▶ Consignes et exercices:
a. Résumez en deux phrases le texte consacré à Raffaele Simone.
b. Traduisez en anglais la phrase suivante du texte consacré à Raffaele Simone : « Il la prend comme un fait dont il essaie d'analyser les caractéristiques et les effets à moyen terme sur les sociétés démocratiques. »
c. Prolongez le texte consacré à Raffaele Simone à partir de sa dernière phrase.

▶ Extrait à lire:
══════════════════════════════

Raffaele Simone et la grande migration edit
Philosophe et linguiste, Raffaele Simone, professeur à l’université de Rome 3, a publié depuis une dizaine d’années quelques-unes des réflexions les plus percutantes sur la modernité démocratique. On citera en particulier, traduits chez Gallimard, Le Monstre doux. L’Occident vire-t-il à droite ? (2010) et Si la démocratie fait faillite (2016). La parution au printemps dernier de La Grande Migration et l’Europe s’inscrit dans la même veine. N’étant pas un professionnel des sciences sociales, il écrit des essais, certes fondés sur la connaissance des travaux de recherche et sur la réflexion, mais qui sont exempts du jargon des spécialistes. Il n’entend ni condamner ni célébrer ce qu’il appelle, sur le modèle de la Grande Transformation de Karl Polanyi, la grande migration. Il la prend comme un fait dont il essaie d’analyser les caractéristiques et les effets à moyen terme sur les sociétés démocratiques. Il devrait attirer l’attention et le respect des sociologues. Le silence ou l’hostilité qui ont accueilli son dernier livre ne sont malheureusement qu’un révélateur de la faiblesse de la discussion scientifique sur les grands enjeux contemporains. Il faut dire que l’auteur cumule les handicaps : sa langue est claire, ses raisonnements limpides, sa documentation complète, son engagement évident. Mais, dans la gauche divisée en Italie comme en France entre « identitaires » et « républicains », il appartient au second courant. Il refuse au nom de la raison et de sa vocation universaliste de céder à la nouvelle orthodoxie qui consiste à affirmer le bien-fondé absolu de toute immigration, et le refus d’en discuter. S’agissant des migrations, ceux qu’il nomme le « Club radical » diffusent la bonne parole, définissent le Bien, à savoir la générosité, la douceur et l’accueil généralisé, prônent un « multiculturalisme » qui, au nom de l’ouverture, consiste à céder à toute les demandes des immigrés, y compris celles qui sont directement contradictoires avec les valeurs démocratiques – faute de quoi on serait « raciste », « d’extrême-droite » ou même « fasciste ».

══════════════════════════════

▶ Extraits de données:
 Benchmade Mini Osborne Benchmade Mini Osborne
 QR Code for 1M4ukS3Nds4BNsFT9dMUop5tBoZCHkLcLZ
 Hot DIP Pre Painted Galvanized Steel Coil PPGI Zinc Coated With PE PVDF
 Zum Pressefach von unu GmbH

══════════════════════════════

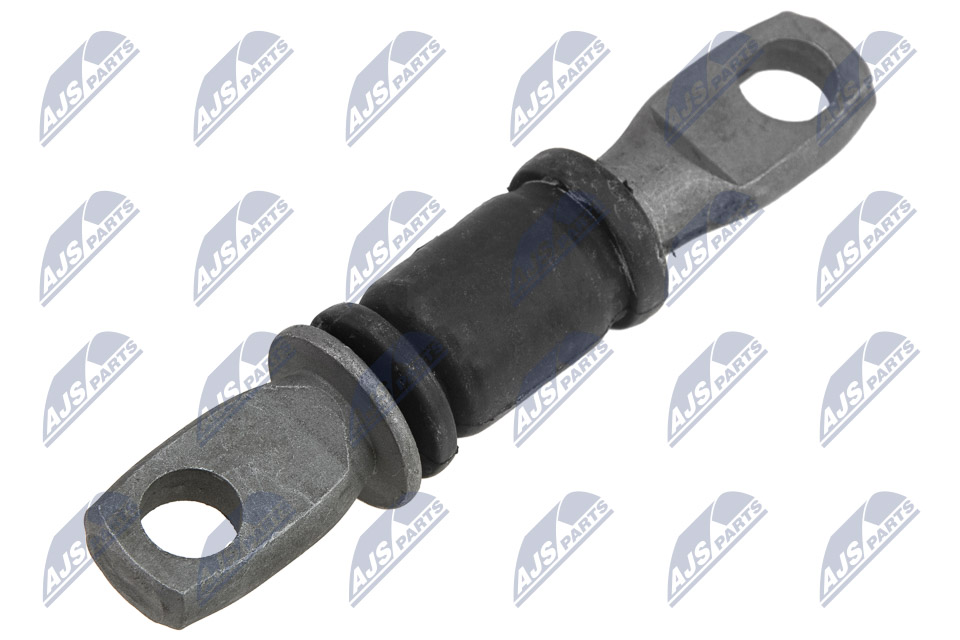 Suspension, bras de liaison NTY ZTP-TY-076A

══════════════════════════════

▶ Réponses attendues:
a. Le philosophe et linguiste Raffaele Simone, professeur à l'université de Rome 3, a fait paraître La Grande Migration et l'Europe, un essai clair et sans jargon qui, sans condamner ni célébrer la grande migration, l'analyse comme un fait et en examine les effets à moyen terme sur les sociétés démocratiques. Ce livre a été accueilli par le silence ou l'hostilité, et son auteur, qui appartient au courant « républicain » d'une gauche divisée, refuse de céder à la nouvelle orthodoxie affirmant le bien-fondé absolu de toute immigration.

b. He takes it as a fact whose characteristics and medium-term effects on democratic societies he tries to analyze.

c.
Simone assume le risque d’être ainsi dénoncé. Il entend traiter de manière analytique le phénomène massif qu’a été en 2015-2016 la migration de populations nombreuses venues d’Afrique sub-saharienne et du Moyen Orient, très majoritairement de culture musulmane. C’est pour lui un phénomène « fatal » (ce que j’aurais traduit par « providentiel », au sens de Tocqueville), c’est-à-dire irrésistible, riche d’interrogations et surtout de conséquences sur des sociétés sociales-démocrates aussi précieuses que fragiles. Les politiques adoptées par les gouvernants européens ont consisté à réagir à court terme sans penser le moyen terme, sans parler du long terme. Or il importe d’introduire une temporalité qui dépasse le court terme. Dans des sociétés fragiles, l’arrivée de populations peu qualifiées pour l’économie moderne, animées par des ressentiments envers les anciennes puissances coloniales, pétries de modes de vie et de conceptions différentes de celles des démocraties – un chapitre consacré aux conceptions de la femme illustre ce propos – ne s’intégreront pas comme l’ont fait dans le passé les vagues migratoires d’Européens venus de l’Europe du sud ou de l’Est vers l’Europe occidentale. Ils sont en train – ou en tous cas ils risquent - de former un prolétariat marginalisé, dépendant exclusivement des aides sociales ou des réseaux mafieux, ignorant des pratiques démocratiques, hostile aux valeurs de la société d’installation (à juste titre l’auteur refuse le terme de société d’accueil) et finalement dangereux pour son équilibre, par définition précaire. Qu’on ne voie là aucun « racisme » de l’auteur, il s’agit de comprendre une situation politique.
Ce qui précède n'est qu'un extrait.